In their paper, Dr. Takebe and his colleagues present ELISA- and gene expression-based data among other functional analyses to show that these transplanted liver buds performed some human liver functions. “They [Takebe et al.] did a good job of showing that these cells did what liver cells are supposed to do,” Dr. Badylak says.
New Metabolic Model
The researchers also showed that the human iPSC liver bud mouse model showed similar drug metabolism activities as human liver. Administering ketoprofen or debrisoquine, two compounds known to be metabolized between mice and humans, Dr. Takebe et al. found that the human iPSC liver bud mouse model produced a profile similar to that of human liver.
They suggested that this result underscores the potential of predicting human drug metabolite profiles using mice transplanted with human iPSC liver buds, as they closely mimicked human physiology.
“Our approach will also contribute to establish a novel drug screening platform for new drug development,” Dr. Takebe elaborated in an email to GEN. “Mainly, we are seeking two approaches: One is the use of humanized chimeric liver mice, and the other is [an] in vitro drug screening platform by making use of the directly differentiated hepatocyte from human iPSC-liver bud in vitro.”
Leiden University Medical Center’s Christine Mummery, Ph.D., tells GEN that use of these human iPSC liver buds “in detecting toxic effects of drugs and compounds that are metabolized to the toxic state by the liver,” is a particularly promising implication of this study.
Dr. Mummery, a professor of developmental biology who was not involved in this work, adds that efforts aimed at using human iPSCs to model disease states and drug metabolism activities to date have fallen short when it comes to behaving like human organs. Such has been a problem, she says, “when attempting to use these cells … in the case of liver, for example, to metabolize drugs in the way the normal human liver does it.”
Not a Small Step
Commenting on the research, Leiden’s Dr. Mummery says that though it is still early-stage, the work of Dr. Takanebe et al. overcomes key challenges. “Even though this has to be done by growing in a mouse, it demonstrates that the liver-like cells derived from human iPSCs do have the capacity to mature and there is not just some kind of magic block,” she says. “A genuine advance, I would say.”
Adds Pittsburgh’s Dr. Badylak: “Now the challenge becomes how do we take this and go to the next step, which is to create the whole, or something that could legitimately be hooked up to the circulation in a way that replaces the damaged or missing tissue.”
“That’s the next step,” he says. “It’s not a small step.”

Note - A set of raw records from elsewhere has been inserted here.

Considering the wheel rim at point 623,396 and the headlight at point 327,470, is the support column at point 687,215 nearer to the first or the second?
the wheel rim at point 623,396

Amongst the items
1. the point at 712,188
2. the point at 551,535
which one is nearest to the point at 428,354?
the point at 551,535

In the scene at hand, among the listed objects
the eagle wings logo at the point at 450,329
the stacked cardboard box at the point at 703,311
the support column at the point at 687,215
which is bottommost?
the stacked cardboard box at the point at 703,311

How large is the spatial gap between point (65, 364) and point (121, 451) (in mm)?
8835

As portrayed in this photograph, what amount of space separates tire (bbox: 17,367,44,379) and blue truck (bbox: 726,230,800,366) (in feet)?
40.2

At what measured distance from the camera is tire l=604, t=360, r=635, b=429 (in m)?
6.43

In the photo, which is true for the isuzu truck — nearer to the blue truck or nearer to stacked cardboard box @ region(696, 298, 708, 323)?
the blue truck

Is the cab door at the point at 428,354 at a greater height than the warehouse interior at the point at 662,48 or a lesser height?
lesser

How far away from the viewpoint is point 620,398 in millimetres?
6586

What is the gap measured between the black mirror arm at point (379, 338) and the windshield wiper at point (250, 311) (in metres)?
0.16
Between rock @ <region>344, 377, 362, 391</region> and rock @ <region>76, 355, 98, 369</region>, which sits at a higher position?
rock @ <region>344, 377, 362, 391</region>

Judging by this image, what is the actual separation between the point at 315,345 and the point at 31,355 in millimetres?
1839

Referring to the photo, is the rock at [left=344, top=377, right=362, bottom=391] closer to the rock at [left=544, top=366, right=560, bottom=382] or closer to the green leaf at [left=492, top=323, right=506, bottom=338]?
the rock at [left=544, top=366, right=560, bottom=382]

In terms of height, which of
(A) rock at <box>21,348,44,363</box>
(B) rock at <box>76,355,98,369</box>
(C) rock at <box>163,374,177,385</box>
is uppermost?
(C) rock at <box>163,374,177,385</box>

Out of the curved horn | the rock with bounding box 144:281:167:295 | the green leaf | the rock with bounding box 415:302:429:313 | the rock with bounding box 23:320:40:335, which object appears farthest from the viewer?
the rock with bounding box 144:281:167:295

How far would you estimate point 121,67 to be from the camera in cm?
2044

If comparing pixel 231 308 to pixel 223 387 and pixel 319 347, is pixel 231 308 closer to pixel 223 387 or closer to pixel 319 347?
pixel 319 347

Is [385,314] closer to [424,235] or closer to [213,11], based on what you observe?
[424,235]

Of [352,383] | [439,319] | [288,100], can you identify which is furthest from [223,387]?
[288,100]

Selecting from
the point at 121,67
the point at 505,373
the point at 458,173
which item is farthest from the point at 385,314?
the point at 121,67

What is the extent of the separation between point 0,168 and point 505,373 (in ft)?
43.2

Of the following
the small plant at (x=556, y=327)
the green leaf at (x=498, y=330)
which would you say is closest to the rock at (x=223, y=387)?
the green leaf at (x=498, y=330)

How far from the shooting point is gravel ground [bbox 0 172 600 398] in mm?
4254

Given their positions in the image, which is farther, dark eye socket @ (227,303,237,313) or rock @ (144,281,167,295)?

Indeed, Dr. Takebe told reporters his team is now working to generate tens of thousands of liver buds in vitro, noting it would likely be around a decade before this human iPSC liver bud approach is primed for clinical use. He also said initial evidence has suggested that this human iPSC-based method might also be used to generate other organs, such as pancreas, kidneys, and lungs.
“Although efforts must ensue to translate these techniques to treatments for patients, this proof-of-concept demonstration of organ-bud transplantation provides a promising new approach to study regenerative medicine,” the researchers concluded.